Overall, these data suggest that SMYD3 directly interact with SMAD3 through its C-terminal domain, and this region is crucial for EMT genes modulation, independently of SMYD3 methylation activity.

SMYD3 is indispensable for SMAD3 association to the chromatin

SMYD3 protein localized both in the cytoplasm and nucleus of TGFβ-treated NMuMG cells, and was more abundant in the former compartment (Supplementary Figure S5A). Following TGFβ treatment, SMAD3 primarily localizes in the nucleus, where SMYD3/SMAD3 interaction was detectable, pointing to a potential role of this interaction in nuclear functions (Supplementary Figure S5A).

SMYD3 critical role in EMT regulation (23) (Figures 13) prompted us to investigate SMYD3 ability to directly associate to mesenchymal gene regulatory regions. ChIP assays in TGFβ treated MCF10A cells showed that SMYD3 is recruited at the Snail1, Sox4, MMP9 and Vimentin regulatory regions. To provide further mechanistic insight, we assayed SMAD2/3 recruitment at these mesenchymal target genes in SMYD3 knockdown and control ShScramble cells. Chromatin immunoprecipitation (ChIP) assays revealed that SMAD2/3 engagement at mesenchymal genes was significantly reduced by SMYD3 depletion (Figure 4A and Supplementary Figure S5B).

Figure 4.

Figure 4.

SMYD3 assists SMAD3 recruitment to the chromatin. (A) SMAD2/3 and SMYD3 association to regulatory regions of EMT markers was analyzed by ChIP qPCR, in ShScramble and ShSMYD3 MCF10A cells treated with 5ng/ml TGFβ for 24 h.
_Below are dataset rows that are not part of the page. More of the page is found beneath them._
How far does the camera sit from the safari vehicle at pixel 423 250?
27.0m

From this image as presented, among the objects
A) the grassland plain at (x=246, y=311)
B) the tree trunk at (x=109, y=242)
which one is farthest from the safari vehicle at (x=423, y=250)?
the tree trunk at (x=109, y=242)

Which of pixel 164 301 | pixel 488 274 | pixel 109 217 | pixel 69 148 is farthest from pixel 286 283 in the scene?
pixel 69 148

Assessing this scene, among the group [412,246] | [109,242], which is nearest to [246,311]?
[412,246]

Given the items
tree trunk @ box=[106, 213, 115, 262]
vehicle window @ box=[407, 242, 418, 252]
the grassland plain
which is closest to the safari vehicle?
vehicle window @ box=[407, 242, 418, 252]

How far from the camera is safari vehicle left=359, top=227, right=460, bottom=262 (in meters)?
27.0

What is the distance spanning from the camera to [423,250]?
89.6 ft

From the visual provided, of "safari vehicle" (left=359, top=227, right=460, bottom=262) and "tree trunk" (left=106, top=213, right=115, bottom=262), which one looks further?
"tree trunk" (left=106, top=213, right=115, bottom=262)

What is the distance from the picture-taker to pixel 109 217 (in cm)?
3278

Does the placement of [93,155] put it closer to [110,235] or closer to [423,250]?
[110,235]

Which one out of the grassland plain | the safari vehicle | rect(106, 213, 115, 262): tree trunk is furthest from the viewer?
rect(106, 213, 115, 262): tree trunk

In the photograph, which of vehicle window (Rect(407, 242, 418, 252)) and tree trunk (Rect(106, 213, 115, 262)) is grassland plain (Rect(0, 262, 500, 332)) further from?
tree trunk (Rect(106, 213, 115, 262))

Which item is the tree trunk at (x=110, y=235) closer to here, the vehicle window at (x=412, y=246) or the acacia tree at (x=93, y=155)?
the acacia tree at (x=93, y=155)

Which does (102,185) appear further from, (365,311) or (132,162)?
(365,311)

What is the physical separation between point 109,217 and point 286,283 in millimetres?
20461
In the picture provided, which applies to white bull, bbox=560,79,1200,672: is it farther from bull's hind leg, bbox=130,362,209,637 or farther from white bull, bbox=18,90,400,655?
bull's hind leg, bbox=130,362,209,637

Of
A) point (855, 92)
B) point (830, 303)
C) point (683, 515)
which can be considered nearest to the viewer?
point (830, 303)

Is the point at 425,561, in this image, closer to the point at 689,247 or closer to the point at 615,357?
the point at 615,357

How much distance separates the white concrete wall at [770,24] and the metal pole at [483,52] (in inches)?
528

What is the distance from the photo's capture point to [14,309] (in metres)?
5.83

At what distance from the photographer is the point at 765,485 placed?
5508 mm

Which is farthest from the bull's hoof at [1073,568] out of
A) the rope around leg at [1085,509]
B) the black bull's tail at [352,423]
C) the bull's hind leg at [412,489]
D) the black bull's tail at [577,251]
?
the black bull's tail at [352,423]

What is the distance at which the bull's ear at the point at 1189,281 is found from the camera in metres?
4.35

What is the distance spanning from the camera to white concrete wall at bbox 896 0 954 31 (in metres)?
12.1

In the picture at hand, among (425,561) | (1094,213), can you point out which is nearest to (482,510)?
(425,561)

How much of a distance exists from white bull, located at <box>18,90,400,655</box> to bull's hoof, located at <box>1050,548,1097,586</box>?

Data are expressed as fold enrichment relative to ShScramble cells and represent means±SD. Statistical analysis was performed with Student's t test. n = 4, * P ≤ 0.05, ** P ≤ 0.01, *** P ≤ 0.001. (B) SMAD2/3 and SMYD3 association to EMT markers was analyzed by ChIP qPCR, in MCF10A cells co-treated with 5ng/ml TGFβ and 10 μM BCI121 for 24 h. Data are expressed as fold enrichment relative to control cells. Data represent means±SD. Statistical analysis was performed with unpaired Student's t test. n = 4, * P ≤ 0.05, ** P ≤ 0.01, *** P ≤ 0.001. (C) immunofluorescence microscopy of shSMYD3 or shScramble NMuMG cells treated with 10 ng/ml TGFβ for 2 h. The staining for the phosphorylated SMAD3 (P-SMAD3) (left panel), for DAPI (center panel) and the merge of the two stainings (right panel) are shown. Scale bar = 10 μm. (D) Western-blot analysis of P-SMAD3 and SMAD2/3 levels in shSMYD3 or shScramble NMuMG cells, treated with 10 ng/ml TGFβ for for 30 min. Relative band intensity, normalized over total SMAD2/3 proteins, is indicated. (E) Western-blot analysis of cytoplasmic (C) and nuclear (N) P-SMAD3 in shSMYD3 or shScramble NMuMG cells treated with 10 ng/ml TGFβ for 30 min. GAPDH was used as cytoplasmic marker, histone H3 as nuclear marker. (F) ChIP assay was performed to evaluate SMYD3, SMAD2/3, RNAPolII, H3K9me3, H3K9Ac, H3K27me3 occupancy at the Snail1 promoter, in NMuMG cells treated with 10ng/ml TGFβ for 6 h. Data are normalized on IgG and represent means ± SD. Statistical analysis was performed with Student's t test. n = 3, * P ≤ 0.05, ** P ≤ 0.01. (G) ChIP assay was performed to evaluate SMYD3 and SMAD2/3 occupancy at the Snail1 promoter, in NMuMG cells obtained as in Figure 3F, treated with 10ng/ml TGFβ for 6 h. SiS refers to SiSMYD3 cells. Data are normalized on IgG and represent means±SD. Statistical analysis was performed with unpaired Student's t test. n = 3, * P ≤ 0.05, ** P ≤ 0.01, *** P ≤ 0.001.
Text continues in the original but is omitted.